(PASSAGE)

We visited various other places on our way there and back. One of them was the Greek-Roman city of Laodicea and another a huge rug factory. There were 69 rooms full of carpets and the staff shared with us how each type is made and the history behind the designs - it was fascinating. A few of our small group of 12 bought some, after the ritual haggling, but sadly we decided Ta-b could not accommodate any more rugs.
At the end of March we went to Capadocia via Konya passing through the spectacular Lake District on our way. The trip was magical. Konya is the original lodge of the whirling dervishes and a very religious city. The Mevlana Museum and Mausoleum there with the tomb of Rumi was very educational with objects like gold-engraved Korans from the 13th century and among the fabulous ancient prayer rugs there is the most valuable silk carpet in the world.
Capadocia was breathtaking and much larger than we had thought. We visited Uchisar Castle a natural skyscraper which provides a magnificent panorama of the surrounding area, Cavusin old Greek village, Devrent Imagination Valley with its animal shaped chimneys, Pasabagi with its triple fairy chimneys, Love valley with its phallic chimneys and Monks valley. The Goreme Open Air Museum contained the finest rock-cut churches with beautiful frescoes.

(End PASSAGE)

TASKS —
a – Answer these questions from the travel account:
(i) How many rooms full of carpets were there at the rug factory?
(ii) Which city is called the original lodge of the whirling dervishes?
(iii) What did the Goreme Open Air Museum contain?
b – Continue the travel account about the trip through Turkey, starting right after its final sentence.
The entries that come next are separate material and are not part of the travel account.

(EXTRACTED MATERIAL)

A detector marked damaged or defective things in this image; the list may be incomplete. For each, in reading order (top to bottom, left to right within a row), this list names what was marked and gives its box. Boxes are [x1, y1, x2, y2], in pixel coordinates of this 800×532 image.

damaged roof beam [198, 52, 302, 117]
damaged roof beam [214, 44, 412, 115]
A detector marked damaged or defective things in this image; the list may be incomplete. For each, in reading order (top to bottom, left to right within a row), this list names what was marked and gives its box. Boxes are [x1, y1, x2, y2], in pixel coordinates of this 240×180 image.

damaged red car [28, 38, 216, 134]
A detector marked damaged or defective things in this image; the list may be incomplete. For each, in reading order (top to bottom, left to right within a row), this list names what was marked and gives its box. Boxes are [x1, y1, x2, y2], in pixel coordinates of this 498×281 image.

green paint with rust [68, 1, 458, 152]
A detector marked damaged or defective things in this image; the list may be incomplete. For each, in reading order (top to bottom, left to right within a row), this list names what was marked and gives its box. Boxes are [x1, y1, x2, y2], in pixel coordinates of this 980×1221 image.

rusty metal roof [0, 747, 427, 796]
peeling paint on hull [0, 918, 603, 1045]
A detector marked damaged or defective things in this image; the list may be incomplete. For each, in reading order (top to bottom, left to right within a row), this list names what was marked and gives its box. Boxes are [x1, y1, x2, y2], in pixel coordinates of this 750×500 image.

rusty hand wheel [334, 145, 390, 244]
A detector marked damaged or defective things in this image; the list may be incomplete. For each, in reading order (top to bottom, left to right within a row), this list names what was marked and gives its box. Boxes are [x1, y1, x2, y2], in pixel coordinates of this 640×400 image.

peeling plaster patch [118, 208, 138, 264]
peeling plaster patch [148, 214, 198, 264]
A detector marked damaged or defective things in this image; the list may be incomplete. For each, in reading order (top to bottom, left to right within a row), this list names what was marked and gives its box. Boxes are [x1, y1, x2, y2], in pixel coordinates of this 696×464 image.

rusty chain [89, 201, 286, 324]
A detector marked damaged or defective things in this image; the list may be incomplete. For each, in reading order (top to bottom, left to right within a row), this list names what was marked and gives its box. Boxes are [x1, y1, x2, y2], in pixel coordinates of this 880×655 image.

(End EXTRACTED MATERIAL)

RESULTS —
a –
(i) 69
(ii) Konya
(iii) The finest rock-cut churches with beautiful frescoes

b –
There was so much to see. We were treated to a pottery demonstration in Avanos, the center of pottery since the hitites and bought some beautiful hand painted bowls, had an amazing Turkish night with whirling dervishes and fantastic local entertainment, plus all you could drink (yes a good evening for all). Restaurants in caves, shops in caves and yes we even stayed three nights in a cave hotel and were given the honeymoon suite, which we shared with our friends by hosting evening cocktails.
So what more could we see? Well on our last day we went to Derinkuyu underground city. There many huge underground cities in the area and Derinkuyu is the deepest with stables, cellars, storage rooms, churches, etc.; with an underground river running at the very bottom. It was surreal.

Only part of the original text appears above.